Not knowing how old this young man is makes the response a bit more difficult. Regardless of his age, this is clearly a boundary issue and can cause him relationship problems now and in the future.
When children are small they learn physical boundaries by watching others and being around their family. The information they gain is that it is okay to sit on someone’s lap, hug them and even kiss them if they are part of the family such as a grandparent, aunt, uncle or cousin. As they get older they observe friends who hug one another when greeting. They eventually learn the dangers of strangers getting close to them and how this can be hurtful.
All of this learning helps them to define their physical boundaries. This is the personal space that you keep between yourself and others. These boundaries protect your body. You decide who can touch you, how they can touch you and so on. Physical boundaries include sexual areas.
If your son has not learned good or clearly defined boundaries, then he needs to be purposefully taught this information.

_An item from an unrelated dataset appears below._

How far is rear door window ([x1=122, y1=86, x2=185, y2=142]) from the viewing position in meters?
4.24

You could begin this teaching by having him help you list the people that it is appropriate or safe to hug, to kiss, and to sit on their lap or have them sit on his. In this exercise, you may discover that his comfort zones do not match your expectations. Explain to him a more appropriate boundaries and why it is considered safer or more appropriate. Help him understand the problems that will come from not respecting others boundaries or requiring others to respect his.

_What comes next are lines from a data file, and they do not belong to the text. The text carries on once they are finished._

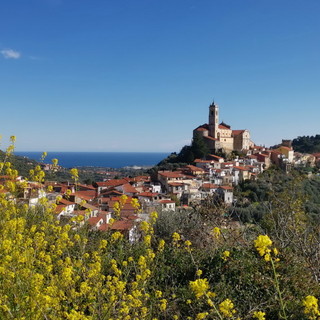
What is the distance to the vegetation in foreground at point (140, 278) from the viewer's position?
3004 mm

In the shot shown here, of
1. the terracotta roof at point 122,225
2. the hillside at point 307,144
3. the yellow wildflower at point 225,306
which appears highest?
the hillside at point 307,144

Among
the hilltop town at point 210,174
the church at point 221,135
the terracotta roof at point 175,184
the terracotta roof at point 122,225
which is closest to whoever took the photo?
the terracotta roof at point 122,225

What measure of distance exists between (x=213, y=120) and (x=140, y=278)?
206 feet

If this kissing behavior is occurring at school, communicate with the school about what they are doing as a result of the behavior. Support the consequences they are using and implement your own consequences at home each time you receive a report that this has happened. If there is no violation, reinforce that with praise.
Teach to boundaries frequently. When in a social setting other than school, quiz him about what behaviors would be appropriate with individuals present in that setting.